* Begin Data entries *
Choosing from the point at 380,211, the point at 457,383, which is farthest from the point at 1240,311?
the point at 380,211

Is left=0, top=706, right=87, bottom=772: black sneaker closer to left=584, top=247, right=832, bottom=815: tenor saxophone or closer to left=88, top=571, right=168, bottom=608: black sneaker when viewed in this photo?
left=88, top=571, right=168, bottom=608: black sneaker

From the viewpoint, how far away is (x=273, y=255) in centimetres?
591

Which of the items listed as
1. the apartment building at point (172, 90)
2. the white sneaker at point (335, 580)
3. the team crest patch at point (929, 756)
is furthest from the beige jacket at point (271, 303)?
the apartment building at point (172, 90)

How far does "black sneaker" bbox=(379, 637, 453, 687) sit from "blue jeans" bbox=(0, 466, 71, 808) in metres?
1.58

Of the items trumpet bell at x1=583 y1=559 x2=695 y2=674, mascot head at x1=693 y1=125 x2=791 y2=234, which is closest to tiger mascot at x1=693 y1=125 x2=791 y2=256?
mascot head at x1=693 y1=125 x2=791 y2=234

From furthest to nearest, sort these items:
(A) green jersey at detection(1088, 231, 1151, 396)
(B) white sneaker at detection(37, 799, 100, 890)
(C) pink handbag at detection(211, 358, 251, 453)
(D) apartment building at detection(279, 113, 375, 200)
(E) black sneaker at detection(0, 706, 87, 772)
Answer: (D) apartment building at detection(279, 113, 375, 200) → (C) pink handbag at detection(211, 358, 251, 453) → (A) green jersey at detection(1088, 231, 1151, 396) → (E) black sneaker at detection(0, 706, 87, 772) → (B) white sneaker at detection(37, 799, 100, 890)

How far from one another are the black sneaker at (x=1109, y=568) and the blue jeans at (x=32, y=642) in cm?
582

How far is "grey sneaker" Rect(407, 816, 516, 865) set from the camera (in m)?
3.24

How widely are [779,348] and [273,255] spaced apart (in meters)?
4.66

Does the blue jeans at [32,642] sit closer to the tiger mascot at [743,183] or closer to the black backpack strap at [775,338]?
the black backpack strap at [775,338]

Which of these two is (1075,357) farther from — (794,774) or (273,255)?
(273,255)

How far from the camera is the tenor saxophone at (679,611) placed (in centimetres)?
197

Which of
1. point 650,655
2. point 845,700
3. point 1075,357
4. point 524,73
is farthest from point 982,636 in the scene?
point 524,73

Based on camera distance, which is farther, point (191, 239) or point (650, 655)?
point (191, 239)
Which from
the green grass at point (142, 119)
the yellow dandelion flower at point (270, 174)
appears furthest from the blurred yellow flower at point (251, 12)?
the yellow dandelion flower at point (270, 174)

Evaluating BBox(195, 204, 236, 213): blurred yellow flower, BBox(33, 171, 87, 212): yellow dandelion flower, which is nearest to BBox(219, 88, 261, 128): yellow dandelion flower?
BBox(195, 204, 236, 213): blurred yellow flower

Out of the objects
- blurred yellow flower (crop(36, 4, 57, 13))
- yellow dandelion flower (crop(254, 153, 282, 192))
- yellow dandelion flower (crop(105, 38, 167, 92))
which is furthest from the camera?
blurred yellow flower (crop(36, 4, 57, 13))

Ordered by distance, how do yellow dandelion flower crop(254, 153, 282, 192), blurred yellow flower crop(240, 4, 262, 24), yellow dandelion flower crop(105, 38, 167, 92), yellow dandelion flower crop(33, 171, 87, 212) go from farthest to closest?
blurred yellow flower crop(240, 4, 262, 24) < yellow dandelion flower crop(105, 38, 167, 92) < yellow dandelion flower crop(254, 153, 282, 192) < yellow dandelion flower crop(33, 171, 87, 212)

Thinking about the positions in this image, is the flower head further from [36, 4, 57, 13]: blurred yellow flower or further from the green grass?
* End Data entries *
• Task prompt: Print every entry exactly as written.

• Task result:
Choosing from the point at 380,211, the point at 457,383, which is farthest from the point at 1240,311?
the point at 380,211

Is left=0, top=706, right=87, bottom=772: black sneaker closer to left=584, top=247, right=832, bottom=815: tenor saxophone or closer to left=88, top=571, right=168, bottom=608: black sneaker when viewed in this photo?
left=88, top=571, right=168, bottom=608: black sneaker

From the viewpoint, how far away is (x=273, y=255) in centimetres?
591

Which of the items listed as
1. the apartment building at point (172, 90)
2. the white sneaker at point (335, 580)
3. the team crest patch at point (929, 756)
is furthest from the beige jacket at point (271, 303)?
the apartment building at point (172, 90)

How far does "black sneaker" bbox=(379, 637, 453, 687) sit from "blue jeans" bbox=(0, 466, 71, 808) in metres?
1.58

Of the items trumpet bell at x1=583 y1=559 x2=695 y2=674, mascot head at x1=693 y1=125 x2=791 y2=234, which is closest to tiger mascot at x1=693 y1=125 x2=791 y2=256?
mascot head at x1=693 y1=125 x2=791 y2=234

From furthest to nearest, sort these items:
(A) green jersey at detection(1088, 231, 1151, 396)
(B) white sneaker at detection(37, 799, 100, 890)
(C) pink handbag at detection(211, 358, 251, 453)
(D) apartment building at detection(279, 113, 375, 200)
(E) black sneaker at detection(0, 706, 87, 772)
Answer: (D) apartment building at detection(279, 113, 375, 200) → (C) pink handbag at detection(211, 358, 251, 453) → (A) green jersey at detection(1088, 231, 1151, 396) → (E) black sneaker at detection(0, 706, 87, 772) → (B) white sneaker at detection(37, 799, 100, 890)

How far from one another are the black sneaker at (x=1109, y=568) and the blue jeans at (x=32, y=642) in cm?
582

How far is "grey sneaker" Rect(407, 816, 516, 865) set from the camera (in m)?
3.24

How widely are [779,348] and [273,255] spaced apart (in meters)?
4.66

Does the blue jeans at [32,642] sit closer to the tiger mascot at [743,183] or closer to the black backpack strap at [775,338]?
the black backpack strap at [775,338]

Which of these two is (1075,357) farther from — (794,774) or (273,255)?
(273,255)

How far from the camera is the tenor saxophone at (679,611) placed (in centimetres)?
197

Which of
1. point 650,655
2. point 845,700
3. point 1075,357
4. point 524,73
is farthest from point 982,636 in the scene?
point 524,73

Based on camera distance, which is farther, point (191, 239) or point (650, 655)?
point (191, 239)
Which from
the green grass at point (142, 119)
the yellow dandelion flower at point (270, 174)
appears furthest from the blurred yellow flower at point (251, 12)?
the yellow dandelion flower at point (270, 174)

Evaluating BBox(195, 204, 236, 213): blurred yellow flower, BBox(33, 171, 87, 212): yellow dandelion flower, which is nearest to BBox(219, 88, 261, 128): yellow dandelion flower?
BBox(195, 204, 236, 213): blurred yellow flower

Out of the objects
- blurred yellow flower (crop(36, 4, 57, 13))
- yellow dandelion flower (crop(254, 153, 282, 192))
- yellow dandelion flower (crop(105, 38, 167, 92))
which is furthest from the camera?
blurred yellow flower (crop(36, 4, 57, 13))

Ordered by distance, how do yellow dandelion flower crop(254, 153, 282, 192), blurred yellow flower crop(240, 4, 262, 24), yellow dandelion flower crop(105, 38, 167, 92), yellow dandelion flower crop(33, 171, 87, 212) go from farthest to closest?
blurred yellow flower crop(240, 4, 262, 24) < yellow dandelion flower crop(105, 38, 167, 92) < yellow dandelion flower crop(254, 153, 282, 192) < yellow dandelion flower crop(33, 171, 87, 212)

Thinking about the positions in this image, is the flower head further from [36, 4, 57, 13]: blurred yellow flower or further from the green grass?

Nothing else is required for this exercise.